Conversei com uma amiga, Angela Campolla-Sanders, ex-treinadora de atuação e diretora de elenco em Los Angeles, que conheci na minha “bolsa de criança” quando ela era a melhor amiga de Molly Ringwald. Quando postei sobre Jim no Facebook, Angie me contatou e me disse que morava no bairro dele, Tarzana, que era livre de viciados em drogas e moradores de rua, apesar do que um certo candidato à presidência e atual prefeito gostaria de fazer você acreditar. (Ambos se tornaram famosos não por talentos como o de Jim, mas por atuarem em reality shows de TV.)
Angie e eu conversamos sobre habilidades de atuação e Jim. Ela me disse que havia um filme chamado na memória É um filme que seu amigo Rob Burnett (ex-redator principal de David Letterman) está desenvolvendo sobre um ator de Hollywood em declínio e miserável que, quando é diagnosticado com câncer terminal, para de se concentrar em sua família e fica obcecado em garantir um lugar na seção “In Memoriam” do Oscar.

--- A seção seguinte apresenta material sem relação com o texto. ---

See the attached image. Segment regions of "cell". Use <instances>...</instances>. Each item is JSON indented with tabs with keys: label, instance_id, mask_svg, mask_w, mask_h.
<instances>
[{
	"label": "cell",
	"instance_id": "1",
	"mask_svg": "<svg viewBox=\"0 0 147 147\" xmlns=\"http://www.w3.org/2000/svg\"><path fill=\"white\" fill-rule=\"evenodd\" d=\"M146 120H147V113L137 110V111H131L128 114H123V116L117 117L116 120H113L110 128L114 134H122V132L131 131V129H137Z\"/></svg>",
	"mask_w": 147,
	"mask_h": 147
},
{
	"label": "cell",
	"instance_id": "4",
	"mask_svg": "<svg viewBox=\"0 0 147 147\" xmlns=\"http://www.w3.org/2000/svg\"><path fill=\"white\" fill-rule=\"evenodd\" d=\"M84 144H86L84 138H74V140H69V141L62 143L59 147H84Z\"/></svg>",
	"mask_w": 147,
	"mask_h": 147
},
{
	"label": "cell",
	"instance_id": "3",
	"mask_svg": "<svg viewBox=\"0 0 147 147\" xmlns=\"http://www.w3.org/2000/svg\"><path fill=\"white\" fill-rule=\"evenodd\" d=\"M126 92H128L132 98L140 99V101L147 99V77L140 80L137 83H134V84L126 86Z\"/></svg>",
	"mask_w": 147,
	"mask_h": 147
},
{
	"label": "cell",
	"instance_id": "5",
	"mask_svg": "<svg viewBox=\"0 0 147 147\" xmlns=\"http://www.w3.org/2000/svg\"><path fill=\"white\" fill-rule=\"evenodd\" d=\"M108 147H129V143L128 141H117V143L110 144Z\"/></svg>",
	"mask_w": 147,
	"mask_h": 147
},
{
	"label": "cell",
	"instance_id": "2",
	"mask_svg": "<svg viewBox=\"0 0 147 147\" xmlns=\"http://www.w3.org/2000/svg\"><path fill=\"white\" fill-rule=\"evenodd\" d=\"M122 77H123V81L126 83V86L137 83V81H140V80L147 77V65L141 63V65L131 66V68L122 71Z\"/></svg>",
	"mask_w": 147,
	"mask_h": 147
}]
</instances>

James Handy pode chegar lá no próximo ano, mas espero que não seja pela sua morte, mas pela vida que viveu.
Para realmente homenagear Jim Handy, proponho que a Academia entregue um prêmio anual James Handy a um ator jornaleiro cujo nome você talvez não saiba, mas que é dedicado ao seu ofício e cujo trabalho é infundido com os valores que Jim incorporou – empatia, compaixão, humildade e bondade e, acima de tudo, sua capacidade – de nos lembrar de nossa humanidade comum.
Numa altura em que precisamos de celebrar mais do que nunca a ética de trabalho, o artesanato e a decência humana básica, não quero nada mais do que levantar uma taça a Jim Handy e juntar-me ao resto deste país para brindar à sua vida.